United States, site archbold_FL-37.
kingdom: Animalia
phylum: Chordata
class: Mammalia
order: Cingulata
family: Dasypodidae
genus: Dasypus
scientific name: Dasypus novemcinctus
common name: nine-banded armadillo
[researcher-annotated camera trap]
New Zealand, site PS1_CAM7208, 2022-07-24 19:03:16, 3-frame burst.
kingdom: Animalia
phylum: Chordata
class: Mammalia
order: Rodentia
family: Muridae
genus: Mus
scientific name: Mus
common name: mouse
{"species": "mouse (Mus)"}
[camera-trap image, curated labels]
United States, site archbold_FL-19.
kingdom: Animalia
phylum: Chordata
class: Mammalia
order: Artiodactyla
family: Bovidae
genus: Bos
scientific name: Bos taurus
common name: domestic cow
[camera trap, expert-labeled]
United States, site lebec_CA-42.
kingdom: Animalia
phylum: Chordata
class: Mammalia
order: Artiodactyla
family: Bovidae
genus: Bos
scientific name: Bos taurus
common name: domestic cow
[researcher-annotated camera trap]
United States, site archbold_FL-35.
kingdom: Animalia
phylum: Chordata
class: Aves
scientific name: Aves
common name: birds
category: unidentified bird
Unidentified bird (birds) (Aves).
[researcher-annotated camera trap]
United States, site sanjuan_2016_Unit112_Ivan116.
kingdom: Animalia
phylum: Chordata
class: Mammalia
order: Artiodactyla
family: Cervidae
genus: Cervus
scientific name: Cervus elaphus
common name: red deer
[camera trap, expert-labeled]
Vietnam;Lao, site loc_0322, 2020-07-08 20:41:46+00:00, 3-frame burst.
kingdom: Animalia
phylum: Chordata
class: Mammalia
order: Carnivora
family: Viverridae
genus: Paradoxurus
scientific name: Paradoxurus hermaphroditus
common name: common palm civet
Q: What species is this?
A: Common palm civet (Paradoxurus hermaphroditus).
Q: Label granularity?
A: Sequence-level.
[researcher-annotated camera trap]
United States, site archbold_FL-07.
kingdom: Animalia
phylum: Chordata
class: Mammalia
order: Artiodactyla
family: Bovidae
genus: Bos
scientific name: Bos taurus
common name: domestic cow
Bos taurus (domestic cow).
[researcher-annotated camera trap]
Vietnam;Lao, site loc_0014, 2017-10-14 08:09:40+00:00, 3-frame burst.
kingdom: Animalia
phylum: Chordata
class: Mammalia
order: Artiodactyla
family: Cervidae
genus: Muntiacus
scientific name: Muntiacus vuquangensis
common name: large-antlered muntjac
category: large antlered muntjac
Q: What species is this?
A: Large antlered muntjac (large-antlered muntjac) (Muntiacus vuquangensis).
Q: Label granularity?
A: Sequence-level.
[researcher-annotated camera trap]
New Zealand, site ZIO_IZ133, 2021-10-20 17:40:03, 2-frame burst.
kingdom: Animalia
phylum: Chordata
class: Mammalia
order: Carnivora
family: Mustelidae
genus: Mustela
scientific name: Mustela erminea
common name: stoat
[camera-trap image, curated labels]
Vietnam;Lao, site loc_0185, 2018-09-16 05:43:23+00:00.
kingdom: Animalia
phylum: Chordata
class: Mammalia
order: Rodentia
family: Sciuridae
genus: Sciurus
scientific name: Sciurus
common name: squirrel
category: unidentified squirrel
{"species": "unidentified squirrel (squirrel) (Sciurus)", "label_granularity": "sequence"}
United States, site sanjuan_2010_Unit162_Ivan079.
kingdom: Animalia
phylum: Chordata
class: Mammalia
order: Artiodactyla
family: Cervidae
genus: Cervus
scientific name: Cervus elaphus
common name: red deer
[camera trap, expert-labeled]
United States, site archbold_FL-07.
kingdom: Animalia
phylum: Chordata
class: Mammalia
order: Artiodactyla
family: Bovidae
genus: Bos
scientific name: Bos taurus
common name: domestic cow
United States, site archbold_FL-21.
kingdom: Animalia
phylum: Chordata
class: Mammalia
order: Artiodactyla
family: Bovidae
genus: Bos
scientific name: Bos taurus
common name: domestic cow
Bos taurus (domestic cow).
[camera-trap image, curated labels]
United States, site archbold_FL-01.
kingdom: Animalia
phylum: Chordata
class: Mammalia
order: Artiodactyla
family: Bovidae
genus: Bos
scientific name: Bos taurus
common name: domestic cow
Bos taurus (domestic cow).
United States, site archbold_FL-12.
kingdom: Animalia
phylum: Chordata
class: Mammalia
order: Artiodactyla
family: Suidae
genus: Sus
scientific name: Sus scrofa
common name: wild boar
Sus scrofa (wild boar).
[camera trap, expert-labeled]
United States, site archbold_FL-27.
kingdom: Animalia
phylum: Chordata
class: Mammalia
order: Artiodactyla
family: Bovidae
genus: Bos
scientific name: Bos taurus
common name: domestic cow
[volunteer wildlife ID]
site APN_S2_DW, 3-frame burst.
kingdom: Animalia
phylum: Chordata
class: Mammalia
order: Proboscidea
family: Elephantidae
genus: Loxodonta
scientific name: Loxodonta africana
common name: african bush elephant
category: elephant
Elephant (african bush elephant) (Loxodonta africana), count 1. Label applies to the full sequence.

-=-=-

WORK INSTRUCTION:
Write out every entry again so that each line matches the original exactly.

ANSWER BOX:
United States, site archbold_FL-37.
kingdom: Animalia
phylum: Chordata
class: Mammalia
order: Cingulata
family: Dasypodidae
genus: Dasypus
scientific name: Dasypus novemcinctus
common name: nine-banded armadillo
[researcher-annotated camera trap]
New Zealand, site PS1_CAM7208, 2022-07-24 19:03:16, 3-frame burst.
kingdom: Animalia
phylum: Chordata
class: Mammalia
order: Rodentia
family: Muridae
genus: Mus
scientific name: Mus
common name: mouse
{"species": "mouse (Mus)"}
[camera-trap image, curated labels]
United States, site archbold_FL-19.
kingdom: Animalia
phylum: Chordata
class: Mammalia
order: Artiodactyla
family: Bovidae
genus: Bos
scientific name: Bos taurus
common name: domestic cow
[camera trap, expert-labeled]
United States, site lebec_CA-42.
kingdom: Animalia
phylum: Chordata
class: Mammalia
order: Artiodactyla
family: Bovidae
genus: Bos
scientific name: Bos taurus
common name: domestic cow
[researcher-annotated camera trap]
United States, site archbold_FL-35.
kingdom: Animalia
phylum: Chordata
class: Aves
scientific name: Aves
common name: birds
category: unidentified bird
Unidentified bird (birds) (Aves).
[researcher-annotated camera trap]
United States, site sanjuan_2016_Unit112_Ivan116.
kingdom: Animalia
phylum: Chordata
class: Mammalia
order: Artiodactyla
family: Cervidae
genus: Cervus
scientific name: Cervus elaphus
common name: red deer
[camera trap, expert-labeled]
Vietnam;Lao, site loc_0322, 2020-07-08 20:41:46+00:00, 3-frame burst.
kingdom: Animalia
phylum: Chordata
class: Mammalia
order: Carnivora
family: Viverridae
genus: Paradoxurus
scientific name: Paradoxurus hermaphroditus
common name: common palm civet
Q: What species is this?
A: Common palm civet (Paradoxurus hermaphroditus).
Q: Label granularity?
A: Sequence-level.
[researcher-annotated camera trap]
United States, site archbold_FL-07.
kingdom: Animalia
phylum: Chordata
class: Mammalia
order: Artiodactyla
family: Bovidae
genus: Bos
scientific name: Bos taurus
common name: domestic cow
Bos taurus (domestic cow).
[researcher-annotated camera trap]
Vietnam;Lao, site loc_0014, 2017-10-14 08:09:40+00:00, 3-frame burst.
kingdom: Animalia
phylum: Chordata
class: Mammalia
order: Artiodactyla
family: Cervidae
genus: Muntiacus
scientific name: Muntiacus vuquangensis
common name: large-antlered muntjac
category: large antlered muntjac
Q: What species is this?
A: Large antlered muntjac (large-antlered muntjac) (Muntiacus vuquangensis).
Q: Label granularity?
A: Sequence-level.
[researcher-annotated camera trap]
New Zealand, site ZIO_IZ133, 2021-10-20 17:40:03, 2-frame burst.
kingdom: Animalia
phylum: Chordata
class: Mammalia
order: Carnivora
family: Mustelidae
genus: Mustela
scientific name: Mustela erminea
common name: stoat
[camera-trap image, curated labels]
Vietnam;Lao, site loc_0185, 2018-09-16 05:43:23+00:00.
kingdom: Animalia
phylum: Chordata
class: Mammalia
order: Rodentia
family: Sciuridae
genus: Sciurus
scientific name: Sciurus
common name: squirrel
category: unidentified squirrel
{"species": "unidentified squirrel (squirrel) (Sciurus)", "label_granularity": "sequence"}
United States, site sanjuan_2010_Unit162_Ivan079.
kingdom: Animalia
phylum: Chordata
class: Mammalia
order: Artiodactyla
family: Cervidae
genus: Cervus
scientific name: Cervus elaphus
common name: red deer
[camera trap, expert-labeled]
United States, site archbold_FL-07.
kingdom: Animalia
phylum: Chordata
class: Mammalia
order: Artiodactyla
family: Bovidae
genus: Bos
scientific name: Bos taurus
common name: domestic cow
United States, site archbold_FL-21.
kingdom: Animalia
phylum: Chordata
class: Mammalia
order: Artiodactyla
family: Bovidae
genus: Bos
scientific name: Bos taurus
common name: domestic cow
Bos taurus (domestic cow).
[camera-trap image, curated labels]
United States, site archbold_FL-01.
kingdom: Animalia
phylum: Chordata
class: Mammalia
order: Artiodactyla
family: Bovidae
genus: Bos
scientific name: Bos taurus
common name: domestic cow
Bos taurus (domestic cow).
United States, site archbold_FL-12.
kingdom: Animalia
phylum: Chordata
class: Mammalia
order: Artiodactyla
family: Suidae
genus: Sus
scientific name: Sus scrofa
common name: wild boar
Sus scrofa (wild boar).
[camera trap, expert-labeled]
United States, site archbold_FL-27.
kingdom: Animalia
phylum: Chordata
class: Mammalia
order: Artiodactyla
family: Bovidae
genus: Bos
scientific name: Bos taurus
common name: domestic cow
[volunteer wildlife ID]
site APN_S2_DW, 3-frame burst.
kingdom: Animalia
phylum: Chordata
class: Mammalia
order: Proboscidea
family: Elephantidae
genus: Loxodonta
scientific name: Loxodonta africana
common name: african bush elephant
category: elephant
Elephant (african bush elephant) (Loxodonta africana), count 1. Label applies to the full sequence.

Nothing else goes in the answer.